The paper presents OmniJARVIS, a vision-language-action (VLA) model for open-world instruction following. Integral to the model is a self-supervised behavior tokenizer that is conditioned upon text, vision, and action inputs. Behavior tokens are then decoded by a policy decoder and converted to a sequence of low-level actions. The encoder has the advantage that long-horizon sequences of instructions, observations, self-generated text, and behaviors can be combined into unified token sequences and processed via an autoregressive transformer. OmniJARVIS additionally includes a pipeline for synthesizing instructions, memory to track longer histories, and chain-of-thought text from offline observation-action data. Experiments demonstrate that OmniJARVIS outperforms contemporary baselines on a variety of tasks in Minecraft.

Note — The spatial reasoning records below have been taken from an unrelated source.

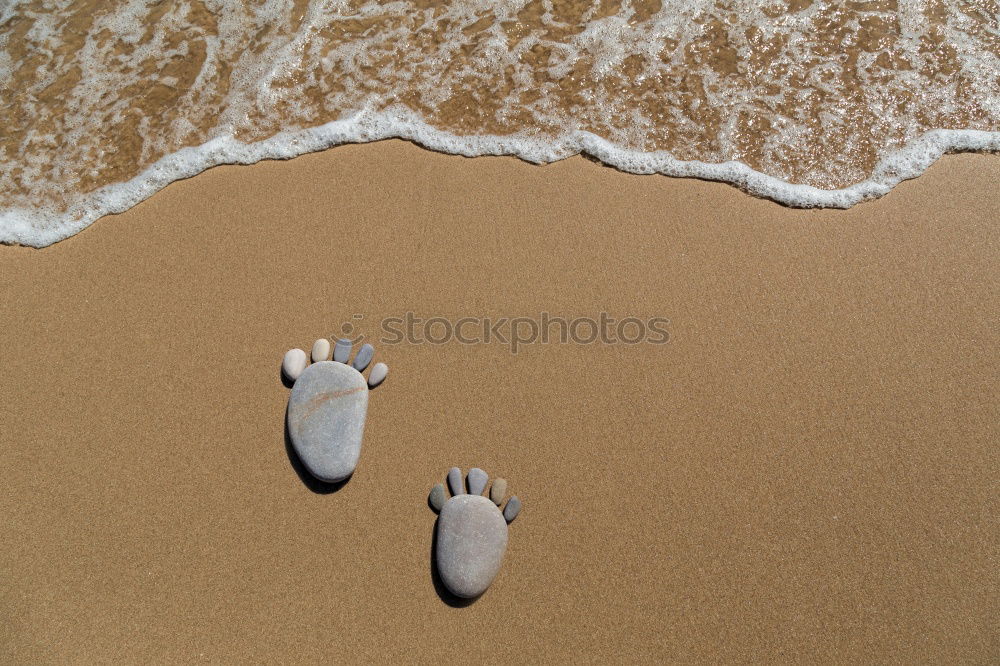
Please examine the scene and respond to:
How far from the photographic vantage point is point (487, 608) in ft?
6.79

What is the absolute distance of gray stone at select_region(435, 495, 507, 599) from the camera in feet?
6.72

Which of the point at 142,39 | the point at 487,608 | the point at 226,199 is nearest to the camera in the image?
the point at 487,608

The paper was reviewed by four referees who agree on many of the strengths and weaknesses of the initial submission. Notably, at least two reviewers appreciate the novelty of the proposed behavior transformer as an effective means of connecting VLAs to low-level actions, with the advantage that it avoids needing to perform inference using LLMs for every action generation. Reviewers emphasized the fact that the method scales with regard to model sizes, which is not necessarily the case with existing methods. As several reviewers note, the experimental results demonstrate strong gains in performance over state-of-the-art baselines in Minecraft. Other reviewers found the paper to be well written and easy to follow, and the illustrations to be clear.

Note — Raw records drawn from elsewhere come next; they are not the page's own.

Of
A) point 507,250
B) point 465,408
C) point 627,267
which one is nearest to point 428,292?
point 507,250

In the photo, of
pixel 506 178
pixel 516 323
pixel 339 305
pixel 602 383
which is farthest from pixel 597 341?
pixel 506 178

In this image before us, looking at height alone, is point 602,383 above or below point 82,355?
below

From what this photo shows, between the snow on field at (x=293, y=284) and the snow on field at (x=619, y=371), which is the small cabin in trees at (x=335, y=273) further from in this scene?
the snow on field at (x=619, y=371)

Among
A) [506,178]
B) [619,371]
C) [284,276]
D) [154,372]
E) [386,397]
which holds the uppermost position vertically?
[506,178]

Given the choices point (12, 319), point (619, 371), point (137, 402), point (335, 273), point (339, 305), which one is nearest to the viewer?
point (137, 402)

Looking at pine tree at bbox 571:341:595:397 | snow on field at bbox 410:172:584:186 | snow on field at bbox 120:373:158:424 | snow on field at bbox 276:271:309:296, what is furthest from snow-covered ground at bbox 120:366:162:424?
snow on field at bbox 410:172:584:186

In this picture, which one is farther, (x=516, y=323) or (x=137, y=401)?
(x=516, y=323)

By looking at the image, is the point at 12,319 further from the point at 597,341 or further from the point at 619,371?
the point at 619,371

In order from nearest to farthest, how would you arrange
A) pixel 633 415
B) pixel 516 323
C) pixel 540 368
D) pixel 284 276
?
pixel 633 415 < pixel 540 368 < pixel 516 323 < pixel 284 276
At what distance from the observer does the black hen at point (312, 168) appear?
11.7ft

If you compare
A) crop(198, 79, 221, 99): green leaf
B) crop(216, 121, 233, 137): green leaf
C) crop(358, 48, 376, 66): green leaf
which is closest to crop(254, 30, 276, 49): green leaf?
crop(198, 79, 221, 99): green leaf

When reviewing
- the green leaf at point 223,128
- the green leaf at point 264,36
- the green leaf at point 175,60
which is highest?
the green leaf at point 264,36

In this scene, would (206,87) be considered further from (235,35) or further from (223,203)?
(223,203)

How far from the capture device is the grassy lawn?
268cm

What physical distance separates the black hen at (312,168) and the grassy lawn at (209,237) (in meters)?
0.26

The reviewers similarly agreed regarding the weaknesses of the paper as initially submitted. These include the lack of important algorithmic and experimental details (e.g., with regard to the encoder and policy decoder architectures). Reviewers found the experimental evaluation to be lacking, particularly with regard to the need for token and context length ablations, and the need to experimentally support claims about training/inference efficiency. Additionally, reviewers questioned the differences between OmniJARVIS and the existing GROOT method as well as the nature of dataset on which the model was trained. The authors made a concerted effort to address these and other issues during the rebuttal feedback, which helped to clarify the core contributions of the work as indicated by the fact that all four reviewers increased their overall scores. As they claim to do in their response, the authors are strongly encouraged to incorporate the results of this discussion, including the additional experiments and the nature and impact of the dataset, into the paper (and minimizing the need to refer readers to the GROOT paper for details as pointed out by Reviewer qkWa).